Feigning expertise when you have none can land you in quicksand, whether you’re puffing up a rsum or playing a know-it-all on cable television. Actor/playwright John Feffer’s “The Pundit,” which has three more Capital Fringe Festival performances at the Goethe-Institut downtown, takes that idea and burnishes it into a Washington-savvy satire. After an hour, however, the piece morphs into a thriller and founders.

A Fringe veteran (“Krapp’s Last PowerPoint,” “The Bird,” “Edible Rex”), Feffer belongs to the punditocracy himself. Having opined as a Korea expert, he now shepherds the work of other wonks as a staffer at the Institute for Policy Studies.

In “The Pundit,” Feffer plays Peter Peters, a foreign policy analyst from a fictional think tank.
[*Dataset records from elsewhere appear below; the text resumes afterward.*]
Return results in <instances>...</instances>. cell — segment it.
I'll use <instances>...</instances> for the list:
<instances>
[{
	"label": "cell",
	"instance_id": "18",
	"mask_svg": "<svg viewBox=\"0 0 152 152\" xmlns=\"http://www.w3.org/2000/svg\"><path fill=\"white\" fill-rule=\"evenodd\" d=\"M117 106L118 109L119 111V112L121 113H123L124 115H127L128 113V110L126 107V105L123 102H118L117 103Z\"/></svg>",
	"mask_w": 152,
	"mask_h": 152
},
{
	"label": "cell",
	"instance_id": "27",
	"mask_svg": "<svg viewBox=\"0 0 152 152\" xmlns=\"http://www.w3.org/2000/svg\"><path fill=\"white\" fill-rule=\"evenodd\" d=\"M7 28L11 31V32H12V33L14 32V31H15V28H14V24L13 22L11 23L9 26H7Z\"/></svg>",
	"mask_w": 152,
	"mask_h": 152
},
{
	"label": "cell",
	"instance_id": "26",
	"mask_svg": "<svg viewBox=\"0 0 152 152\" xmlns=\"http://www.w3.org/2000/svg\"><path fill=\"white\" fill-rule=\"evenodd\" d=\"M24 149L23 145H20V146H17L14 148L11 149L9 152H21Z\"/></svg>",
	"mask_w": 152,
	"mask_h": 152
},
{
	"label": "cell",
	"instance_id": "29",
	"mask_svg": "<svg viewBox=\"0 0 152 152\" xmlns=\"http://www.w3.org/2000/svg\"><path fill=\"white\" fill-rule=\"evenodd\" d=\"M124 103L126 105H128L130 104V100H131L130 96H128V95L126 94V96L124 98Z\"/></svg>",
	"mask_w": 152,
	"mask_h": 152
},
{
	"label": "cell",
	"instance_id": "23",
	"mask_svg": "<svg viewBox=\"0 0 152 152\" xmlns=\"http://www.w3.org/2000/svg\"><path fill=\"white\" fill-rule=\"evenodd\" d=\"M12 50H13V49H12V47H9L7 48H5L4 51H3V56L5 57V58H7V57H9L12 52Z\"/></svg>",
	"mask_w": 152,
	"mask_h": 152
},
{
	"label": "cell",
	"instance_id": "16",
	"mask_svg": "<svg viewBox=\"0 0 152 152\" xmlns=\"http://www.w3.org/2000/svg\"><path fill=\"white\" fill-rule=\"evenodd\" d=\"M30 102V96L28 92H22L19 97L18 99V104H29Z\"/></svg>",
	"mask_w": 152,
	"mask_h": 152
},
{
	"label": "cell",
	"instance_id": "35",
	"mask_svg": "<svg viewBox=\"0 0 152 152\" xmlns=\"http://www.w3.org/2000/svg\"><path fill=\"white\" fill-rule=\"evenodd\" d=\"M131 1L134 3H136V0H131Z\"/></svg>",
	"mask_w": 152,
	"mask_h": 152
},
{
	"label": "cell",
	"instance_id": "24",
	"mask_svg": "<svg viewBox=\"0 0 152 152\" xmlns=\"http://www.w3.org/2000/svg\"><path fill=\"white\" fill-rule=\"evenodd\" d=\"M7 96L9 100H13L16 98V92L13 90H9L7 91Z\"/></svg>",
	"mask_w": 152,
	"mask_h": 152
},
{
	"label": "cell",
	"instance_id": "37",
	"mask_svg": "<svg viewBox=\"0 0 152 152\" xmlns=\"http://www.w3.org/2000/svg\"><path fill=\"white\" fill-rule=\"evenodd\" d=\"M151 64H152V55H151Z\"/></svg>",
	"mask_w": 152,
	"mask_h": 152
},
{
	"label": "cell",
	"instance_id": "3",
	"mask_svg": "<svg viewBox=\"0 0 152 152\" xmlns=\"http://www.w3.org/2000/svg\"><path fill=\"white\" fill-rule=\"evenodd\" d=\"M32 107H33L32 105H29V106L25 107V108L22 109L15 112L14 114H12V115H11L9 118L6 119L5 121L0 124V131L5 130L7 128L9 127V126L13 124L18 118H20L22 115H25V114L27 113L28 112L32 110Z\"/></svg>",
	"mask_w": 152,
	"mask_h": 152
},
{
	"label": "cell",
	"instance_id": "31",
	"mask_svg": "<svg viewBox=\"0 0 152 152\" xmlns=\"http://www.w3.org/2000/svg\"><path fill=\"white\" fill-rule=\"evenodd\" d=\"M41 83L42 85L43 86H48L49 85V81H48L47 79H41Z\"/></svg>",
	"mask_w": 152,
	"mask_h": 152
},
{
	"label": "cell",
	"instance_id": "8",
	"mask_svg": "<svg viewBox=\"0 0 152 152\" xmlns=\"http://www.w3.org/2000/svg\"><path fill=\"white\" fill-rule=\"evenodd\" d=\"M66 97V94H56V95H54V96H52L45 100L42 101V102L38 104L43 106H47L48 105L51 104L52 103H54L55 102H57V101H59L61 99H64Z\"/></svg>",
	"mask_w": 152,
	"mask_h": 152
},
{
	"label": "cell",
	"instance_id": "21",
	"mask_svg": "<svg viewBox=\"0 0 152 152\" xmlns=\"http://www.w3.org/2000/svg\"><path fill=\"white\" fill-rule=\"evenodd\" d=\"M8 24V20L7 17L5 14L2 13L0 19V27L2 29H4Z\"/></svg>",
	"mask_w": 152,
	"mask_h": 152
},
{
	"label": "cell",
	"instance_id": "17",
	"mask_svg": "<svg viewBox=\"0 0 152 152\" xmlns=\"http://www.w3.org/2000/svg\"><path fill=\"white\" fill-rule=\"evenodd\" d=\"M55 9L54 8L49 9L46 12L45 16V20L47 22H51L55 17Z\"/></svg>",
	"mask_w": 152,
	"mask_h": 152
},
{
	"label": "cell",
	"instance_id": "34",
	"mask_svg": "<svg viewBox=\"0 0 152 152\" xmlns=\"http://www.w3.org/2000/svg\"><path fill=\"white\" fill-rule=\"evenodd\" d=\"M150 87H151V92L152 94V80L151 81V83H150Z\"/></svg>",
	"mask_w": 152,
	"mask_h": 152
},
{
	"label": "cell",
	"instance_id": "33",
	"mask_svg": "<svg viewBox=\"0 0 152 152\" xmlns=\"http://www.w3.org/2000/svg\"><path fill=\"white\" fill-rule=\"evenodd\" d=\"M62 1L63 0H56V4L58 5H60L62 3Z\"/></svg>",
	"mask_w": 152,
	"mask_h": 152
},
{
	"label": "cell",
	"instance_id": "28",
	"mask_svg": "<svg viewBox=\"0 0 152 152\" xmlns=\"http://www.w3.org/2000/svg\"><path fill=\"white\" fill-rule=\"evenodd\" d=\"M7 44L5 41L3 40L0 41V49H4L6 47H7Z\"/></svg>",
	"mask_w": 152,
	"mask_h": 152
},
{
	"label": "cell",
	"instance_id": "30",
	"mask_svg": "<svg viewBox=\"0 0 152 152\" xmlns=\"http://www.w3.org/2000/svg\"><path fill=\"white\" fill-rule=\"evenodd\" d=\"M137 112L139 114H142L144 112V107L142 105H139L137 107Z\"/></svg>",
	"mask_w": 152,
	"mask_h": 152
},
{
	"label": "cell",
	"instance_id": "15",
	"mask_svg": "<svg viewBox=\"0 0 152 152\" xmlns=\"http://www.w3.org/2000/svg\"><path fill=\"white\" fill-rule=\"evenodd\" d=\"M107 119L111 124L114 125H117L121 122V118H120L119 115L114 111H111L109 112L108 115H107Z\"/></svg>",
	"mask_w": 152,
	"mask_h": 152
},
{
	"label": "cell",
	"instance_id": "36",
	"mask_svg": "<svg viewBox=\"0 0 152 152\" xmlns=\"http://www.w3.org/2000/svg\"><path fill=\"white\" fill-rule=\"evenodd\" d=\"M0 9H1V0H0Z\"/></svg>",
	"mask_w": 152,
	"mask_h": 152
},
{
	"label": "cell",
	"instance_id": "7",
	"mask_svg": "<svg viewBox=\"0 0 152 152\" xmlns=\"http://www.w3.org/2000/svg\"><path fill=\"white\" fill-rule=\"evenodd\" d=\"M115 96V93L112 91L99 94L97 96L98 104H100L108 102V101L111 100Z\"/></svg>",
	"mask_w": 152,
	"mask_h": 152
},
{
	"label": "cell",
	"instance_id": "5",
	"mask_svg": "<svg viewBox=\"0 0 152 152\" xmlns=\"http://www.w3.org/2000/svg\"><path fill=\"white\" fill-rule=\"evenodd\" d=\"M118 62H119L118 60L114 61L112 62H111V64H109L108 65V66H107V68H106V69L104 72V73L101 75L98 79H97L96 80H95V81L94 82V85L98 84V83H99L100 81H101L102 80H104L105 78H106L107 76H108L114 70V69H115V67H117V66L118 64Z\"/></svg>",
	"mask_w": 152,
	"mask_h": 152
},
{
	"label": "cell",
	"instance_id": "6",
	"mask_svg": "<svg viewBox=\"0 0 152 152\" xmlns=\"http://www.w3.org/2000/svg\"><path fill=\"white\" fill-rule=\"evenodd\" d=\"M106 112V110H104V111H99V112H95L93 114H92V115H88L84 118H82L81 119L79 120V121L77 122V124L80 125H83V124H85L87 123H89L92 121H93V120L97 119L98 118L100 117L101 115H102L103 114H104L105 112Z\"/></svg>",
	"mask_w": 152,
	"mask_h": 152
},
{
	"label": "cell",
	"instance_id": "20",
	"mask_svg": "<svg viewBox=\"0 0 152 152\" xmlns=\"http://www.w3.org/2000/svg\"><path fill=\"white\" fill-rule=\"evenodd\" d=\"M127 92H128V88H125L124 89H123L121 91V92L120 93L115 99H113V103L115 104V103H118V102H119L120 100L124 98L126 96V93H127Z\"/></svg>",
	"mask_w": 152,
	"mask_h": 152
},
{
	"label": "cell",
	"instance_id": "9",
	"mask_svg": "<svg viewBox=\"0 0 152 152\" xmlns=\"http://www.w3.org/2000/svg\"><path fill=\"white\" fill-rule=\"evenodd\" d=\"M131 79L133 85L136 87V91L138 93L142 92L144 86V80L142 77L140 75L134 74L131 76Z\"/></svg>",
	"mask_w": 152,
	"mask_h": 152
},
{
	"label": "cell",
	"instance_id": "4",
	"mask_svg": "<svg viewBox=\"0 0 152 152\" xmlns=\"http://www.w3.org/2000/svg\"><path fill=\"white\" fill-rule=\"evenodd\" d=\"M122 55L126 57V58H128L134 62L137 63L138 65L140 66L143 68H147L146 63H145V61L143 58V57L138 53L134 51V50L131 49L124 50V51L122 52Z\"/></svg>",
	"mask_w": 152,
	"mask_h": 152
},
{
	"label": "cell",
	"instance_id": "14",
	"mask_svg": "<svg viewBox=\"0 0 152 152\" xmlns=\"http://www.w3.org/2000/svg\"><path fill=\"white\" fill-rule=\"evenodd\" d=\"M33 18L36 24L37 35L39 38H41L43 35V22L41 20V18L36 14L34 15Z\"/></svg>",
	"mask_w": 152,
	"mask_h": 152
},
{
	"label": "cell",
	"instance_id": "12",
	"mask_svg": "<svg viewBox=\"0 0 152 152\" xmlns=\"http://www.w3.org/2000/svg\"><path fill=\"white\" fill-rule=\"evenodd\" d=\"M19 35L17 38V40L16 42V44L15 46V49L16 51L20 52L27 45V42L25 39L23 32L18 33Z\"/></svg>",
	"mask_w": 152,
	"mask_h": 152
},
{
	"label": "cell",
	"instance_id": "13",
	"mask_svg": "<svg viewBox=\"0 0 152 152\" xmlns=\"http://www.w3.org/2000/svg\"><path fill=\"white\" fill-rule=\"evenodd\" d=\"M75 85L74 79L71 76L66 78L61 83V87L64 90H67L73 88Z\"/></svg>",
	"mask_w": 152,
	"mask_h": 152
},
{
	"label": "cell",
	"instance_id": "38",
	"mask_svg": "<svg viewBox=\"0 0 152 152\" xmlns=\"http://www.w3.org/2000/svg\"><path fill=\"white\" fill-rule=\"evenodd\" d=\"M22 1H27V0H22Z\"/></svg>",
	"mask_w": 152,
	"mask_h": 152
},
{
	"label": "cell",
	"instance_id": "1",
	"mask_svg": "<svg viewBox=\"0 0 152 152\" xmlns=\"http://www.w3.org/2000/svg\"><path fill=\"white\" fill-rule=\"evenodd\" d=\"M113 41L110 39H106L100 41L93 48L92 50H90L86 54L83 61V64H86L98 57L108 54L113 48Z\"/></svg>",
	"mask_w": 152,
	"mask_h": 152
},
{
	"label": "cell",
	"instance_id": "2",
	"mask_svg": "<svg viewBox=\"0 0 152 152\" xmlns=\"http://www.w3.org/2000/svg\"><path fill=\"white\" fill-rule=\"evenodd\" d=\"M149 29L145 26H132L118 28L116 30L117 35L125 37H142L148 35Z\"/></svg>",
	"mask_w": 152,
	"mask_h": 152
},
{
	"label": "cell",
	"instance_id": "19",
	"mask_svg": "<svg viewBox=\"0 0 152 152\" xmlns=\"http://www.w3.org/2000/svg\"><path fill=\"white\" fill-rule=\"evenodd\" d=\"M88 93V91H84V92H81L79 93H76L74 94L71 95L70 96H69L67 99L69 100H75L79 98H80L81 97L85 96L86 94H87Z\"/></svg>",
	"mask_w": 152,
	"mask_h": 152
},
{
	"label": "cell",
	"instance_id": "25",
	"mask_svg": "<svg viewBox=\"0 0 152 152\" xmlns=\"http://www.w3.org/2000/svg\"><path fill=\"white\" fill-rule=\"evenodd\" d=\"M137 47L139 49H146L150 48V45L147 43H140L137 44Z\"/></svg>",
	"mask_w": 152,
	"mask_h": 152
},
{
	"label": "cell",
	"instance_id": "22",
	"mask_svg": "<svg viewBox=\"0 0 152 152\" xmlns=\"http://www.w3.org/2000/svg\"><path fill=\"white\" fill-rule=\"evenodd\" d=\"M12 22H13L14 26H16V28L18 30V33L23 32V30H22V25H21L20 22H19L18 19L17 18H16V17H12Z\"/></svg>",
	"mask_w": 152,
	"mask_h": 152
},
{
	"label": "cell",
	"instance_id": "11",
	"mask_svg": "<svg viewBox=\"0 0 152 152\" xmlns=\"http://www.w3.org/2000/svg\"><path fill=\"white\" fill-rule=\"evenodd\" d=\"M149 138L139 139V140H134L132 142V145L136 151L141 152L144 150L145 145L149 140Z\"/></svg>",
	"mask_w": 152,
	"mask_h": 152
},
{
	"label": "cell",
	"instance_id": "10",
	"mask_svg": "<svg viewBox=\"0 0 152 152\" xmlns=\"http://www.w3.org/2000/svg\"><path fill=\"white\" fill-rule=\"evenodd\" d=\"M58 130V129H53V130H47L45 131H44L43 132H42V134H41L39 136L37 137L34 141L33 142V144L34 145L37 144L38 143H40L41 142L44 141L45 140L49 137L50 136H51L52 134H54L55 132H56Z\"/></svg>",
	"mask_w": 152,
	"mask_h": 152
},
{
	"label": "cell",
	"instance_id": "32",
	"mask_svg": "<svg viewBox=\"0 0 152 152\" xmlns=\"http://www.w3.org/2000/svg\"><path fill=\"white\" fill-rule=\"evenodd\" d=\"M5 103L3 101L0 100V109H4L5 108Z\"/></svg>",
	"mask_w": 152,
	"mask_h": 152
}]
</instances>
Peters has a high self-regard and a knack for saying little while emitting torrents of words. He’s far too important to pick up his son (Matthew Ancarrow) at school. He berates his young assistant to the point of being verbally abusive and responds to interviewers’ questions with hollow pedantry.

A tragic fall awaits such a man, and it comes when he riffs ignorantly about a terrorist attack in a part of the world far beyond his ken. Peters shovels it high, then gets a call from the leader (Sean Coe) of the terrorist group in question. His hubris plays right into the group’s hands.

Feffer’s witty but repetitive script could use a red pencil, and the multimedia staging (by Doug Krehbel) needs a brisker pace. Having Feffer always seated and addressing the audience, as if we are the camera lens, the radio mike, the wife (Emily Morrison), the assistant or the terrorist at the other end of his cellphone, gets awfully static. You want him to interact with the cast. As an actor, too, Feffer delivers one-liners with ease, but not the emotion needed when the terrorist threatens him.

“The Pundit” deflates its target with a sharp satiric pin in that first hour. Later, when it’s time to jolt the gut or pierce the heart, its aim is shakier.